2006-10-06 klockan 11:19 skrev Richard Baxter:
> Regarding the scrolling of a page via the middle mouse button. Not every PC
> running linux has multiple buttons on their Xorg CoreCursor - and I do not
> think Evince should assume they do. I would therefore argue:
> 1) Evince should be (and appears to be upon first impression) designed for
> all X Windows Linux users (the days of 1 keyboard, 1 mouse, and 1
> workstation are gone - I can assure everybody here) and
While Evince runs fine without a Gnome desktop, Evince is targetted at the
Gnome desktop environment. This means we follow Gnome standards and
guidelines, not "general ad-hoc principles that happen to be applicable to
the X Window System".
Regarding the middle mouse button not present on all mice: the primary way
of scrolling is by using scrollbars. The "middle-drag feature" is just an
*additional* way to scroll, not the primary way. I don't see the problem
with it not being available on all desktop setups.
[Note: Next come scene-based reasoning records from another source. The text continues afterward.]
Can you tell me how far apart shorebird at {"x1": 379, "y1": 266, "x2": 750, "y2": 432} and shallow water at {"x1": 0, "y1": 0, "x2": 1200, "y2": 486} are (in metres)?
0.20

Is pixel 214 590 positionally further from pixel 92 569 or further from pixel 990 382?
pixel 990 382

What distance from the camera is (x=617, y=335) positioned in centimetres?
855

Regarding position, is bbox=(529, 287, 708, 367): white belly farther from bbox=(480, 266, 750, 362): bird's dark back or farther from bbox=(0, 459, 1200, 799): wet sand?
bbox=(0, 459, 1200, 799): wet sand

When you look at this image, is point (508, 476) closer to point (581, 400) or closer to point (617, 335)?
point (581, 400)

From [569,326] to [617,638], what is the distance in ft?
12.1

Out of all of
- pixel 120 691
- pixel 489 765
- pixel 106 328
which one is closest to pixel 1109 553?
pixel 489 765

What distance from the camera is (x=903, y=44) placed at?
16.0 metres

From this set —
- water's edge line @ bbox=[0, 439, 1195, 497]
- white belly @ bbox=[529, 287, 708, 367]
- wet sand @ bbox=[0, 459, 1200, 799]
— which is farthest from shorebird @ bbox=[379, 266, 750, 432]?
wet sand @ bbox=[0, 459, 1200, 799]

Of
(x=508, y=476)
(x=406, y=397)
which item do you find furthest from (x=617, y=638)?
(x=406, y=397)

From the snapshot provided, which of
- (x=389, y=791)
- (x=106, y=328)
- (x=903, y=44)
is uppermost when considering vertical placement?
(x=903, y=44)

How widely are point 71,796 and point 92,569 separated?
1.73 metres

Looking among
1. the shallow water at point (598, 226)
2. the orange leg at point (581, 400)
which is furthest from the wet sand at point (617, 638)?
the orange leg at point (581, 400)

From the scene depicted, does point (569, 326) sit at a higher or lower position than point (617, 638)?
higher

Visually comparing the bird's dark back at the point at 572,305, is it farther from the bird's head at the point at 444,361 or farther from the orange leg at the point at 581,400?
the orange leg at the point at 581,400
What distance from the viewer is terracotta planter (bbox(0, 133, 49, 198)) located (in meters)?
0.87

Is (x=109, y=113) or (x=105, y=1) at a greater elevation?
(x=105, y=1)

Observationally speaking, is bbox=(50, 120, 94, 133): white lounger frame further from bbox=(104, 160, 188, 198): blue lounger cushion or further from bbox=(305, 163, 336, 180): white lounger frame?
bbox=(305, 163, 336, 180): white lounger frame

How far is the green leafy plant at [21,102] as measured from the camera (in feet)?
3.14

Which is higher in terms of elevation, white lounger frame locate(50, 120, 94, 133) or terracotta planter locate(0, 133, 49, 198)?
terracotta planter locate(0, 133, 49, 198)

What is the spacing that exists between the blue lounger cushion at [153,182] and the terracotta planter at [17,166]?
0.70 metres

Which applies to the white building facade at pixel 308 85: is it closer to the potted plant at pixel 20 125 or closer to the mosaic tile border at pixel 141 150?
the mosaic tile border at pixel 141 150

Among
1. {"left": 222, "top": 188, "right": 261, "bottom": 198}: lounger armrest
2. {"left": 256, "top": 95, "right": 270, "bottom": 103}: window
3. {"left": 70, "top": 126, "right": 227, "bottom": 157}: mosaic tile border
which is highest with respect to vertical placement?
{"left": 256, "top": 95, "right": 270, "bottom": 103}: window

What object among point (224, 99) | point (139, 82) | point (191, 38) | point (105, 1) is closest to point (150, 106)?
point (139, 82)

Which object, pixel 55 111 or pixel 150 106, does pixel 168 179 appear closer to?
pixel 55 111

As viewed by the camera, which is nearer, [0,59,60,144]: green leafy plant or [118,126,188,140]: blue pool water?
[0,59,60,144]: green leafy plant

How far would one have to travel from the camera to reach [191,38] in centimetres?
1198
> 2) Evince should allow Adobe Reader users to easily migrate (once Linux
> developers have the market share - then they can start to redefine user
> interface standards for common apps)
Perhaps we should also add a button with "click here for commercial crap on
the web" text on the toolbar (which cannot be removed). Additionally, we
should place a menu on top of the right scrollbar for greater interface
discoverability. And, of course, we should add a splash screen showing which
libraries are being loaded on startup, since this is very useful information
for the user. [1]
> Thanks again everyone for your great development - Evince far exceeds Adobe
> Reader in its ability to efficiently render complex PDFs.
I highly doubt that, but I agree that Evince is waaaaaay better than
Adobe Acrobat for your document viewing pleasure.
mvrgr, Wouter
[1] Just joking. I think you suggestion is nonsense.